Excerpt to read START

7 inspirational books to gift to loved ones this Christmas

Category: News

If you are looking for last-minute Christmas gift ideas, why not check out our list of seven books sure to inspire.

From true stories of bravery and heroism to fictional memoirs and parables, you’re sure to find something for the loved ones in your life.

1. Dreams from My Father: A Story of Race and Inheritance by Barack Obama

Dreams from My Father was originally released in 1995, nearly 15 years before its author became US president.

The book has since been followed by The Audacity of Hope: Thoughts on Reclaiming the American Dream (2006) and more recently, in 2020, by A Promised Land. The latter is the first of two volumes of post-presidential memoirs Obama has planned.

Dreams from My Father begins in New York, as Obama learns of his father’s death. What follows is a journey into the author’s past, from Kansas to Hawaii and finally to Kenya.

Honest, captivating, and illuminating, the story is one of identity and belonging, told by a young man asking big questions about what makes us who we are.

2. The Girl with the Louding Voice by Abi Daré

Daré’s debut novel, The Girl with the Louding Voice is told from the perspective of fourteen-year-old, Adunni.

Growing up in Nigeria, Adunni’s mother informs her that a solid education is the only way for Adunni to find her “louding voice”. Adunni’s father has other plans. Sold to a local taxi driver to help her parents pay the rent, Adunni becomes the man’s third wife until she promptly runs away.

Discovering her “louding voice” will become not only a means of being heard, but also a way to speak on behalf of those girls who came before, and the ones that will follow.

3. The Worst Journey in the World by Apsley Cherry-Garrard

Cherry-Garrard was close to being selected as part of Captain Scott’s ill-fated team that made its famous push to the South Pole. Instead, he would be among the would-be rescuers who later retrieved the bodies of their fallen companions.

This meticulous memoir details the everyday dramas of exploration; an inspirational tale of friendship and bravery in the face of extreme hardship.

The “Worst Journey in the World” for Cherry-Gerrard occurred just a year after the Terra Nova arrived in the Antarctic and a year before the death of the expedition’s leader. The author set off with Henry Bowers and Bill Wilson – the two men that would later perish with Scott – to collect the eggs of emperor penguins in the name of scientific research.

Documenting the whole of the expedition from Cardiff to New Zealand and eventually to the South Pole and back again, this incredible story of endurance is an epic, unputdownable eye-witness account of a fascinating piece of British history.

4. The Long Walk by Slavomir Rawicz

The Long Walk is a harrowing true story of Slavomir Rawicz’s 4000-mile escape from a Siberian prison camp.

Excerpt to read END

**To do**
Could you reproduce the Christmas book list word for word from "Daré’s debut novel, The" up to and including "their fallen companions."?

Provided information START

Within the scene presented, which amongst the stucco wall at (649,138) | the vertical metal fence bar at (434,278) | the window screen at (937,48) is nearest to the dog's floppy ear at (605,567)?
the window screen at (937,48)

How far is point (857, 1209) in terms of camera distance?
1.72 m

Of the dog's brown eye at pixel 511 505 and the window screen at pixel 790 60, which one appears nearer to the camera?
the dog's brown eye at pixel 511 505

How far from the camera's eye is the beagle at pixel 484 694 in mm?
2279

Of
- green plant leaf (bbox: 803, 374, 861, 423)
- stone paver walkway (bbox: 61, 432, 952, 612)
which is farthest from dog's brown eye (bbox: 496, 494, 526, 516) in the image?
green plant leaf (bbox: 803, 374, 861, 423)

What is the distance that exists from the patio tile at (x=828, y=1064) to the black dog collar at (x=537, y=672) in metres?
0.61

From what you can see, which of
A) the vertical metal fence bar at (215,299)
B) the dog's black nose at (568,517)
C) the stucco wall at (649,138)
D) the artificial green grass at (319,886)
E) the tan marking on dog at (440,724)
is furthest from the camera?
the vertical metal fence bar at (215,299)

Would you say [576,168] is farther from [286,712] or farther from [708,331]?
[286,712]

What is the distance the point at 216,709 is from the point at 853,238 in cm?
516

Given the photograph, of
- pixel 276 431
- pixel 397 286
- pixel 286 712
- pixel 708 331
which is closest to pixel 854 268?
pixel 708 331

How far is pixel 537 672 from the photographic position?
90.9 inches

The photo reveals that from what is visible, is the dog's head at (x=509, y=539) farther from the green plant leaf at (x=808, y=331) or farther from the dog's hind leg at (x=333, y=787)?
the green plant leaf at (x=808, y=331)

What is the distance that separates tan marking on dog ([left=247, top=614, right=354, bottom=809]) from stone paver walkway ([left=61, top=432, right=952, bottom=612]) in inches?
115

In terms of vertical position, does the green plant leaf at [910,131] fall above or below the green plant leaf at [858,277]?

Provided information END

**Written response**
Daré’s debut novel, The Girl with the Louding Voice is told from the perspective of fourteen-year-old, Adunni.

Growing up in Nigeria, Adunni’s mother informs her that a solid education is the only way for Adunni to find her “louding voice”. Adunni’s father has other plans. Sold to a local taxi driver to help her parents pay the rent, Adunni becomes the man’s third wife until she promptly runs away.

Discovering her “louding voice” will become not only a means of being heard, but also a way to speak on behalf of those girls who came before, and the ones that will follow.

3. The Worst Journey in the World by Apsley Cherry-Garrard

Cherry-Garrard was close to being selected as part of Captain Scott’s ill-fated team that made its famous push to the South Pole. Instead, he would be among the would-be rescuers who later retrieved the bodies of their fallen companions.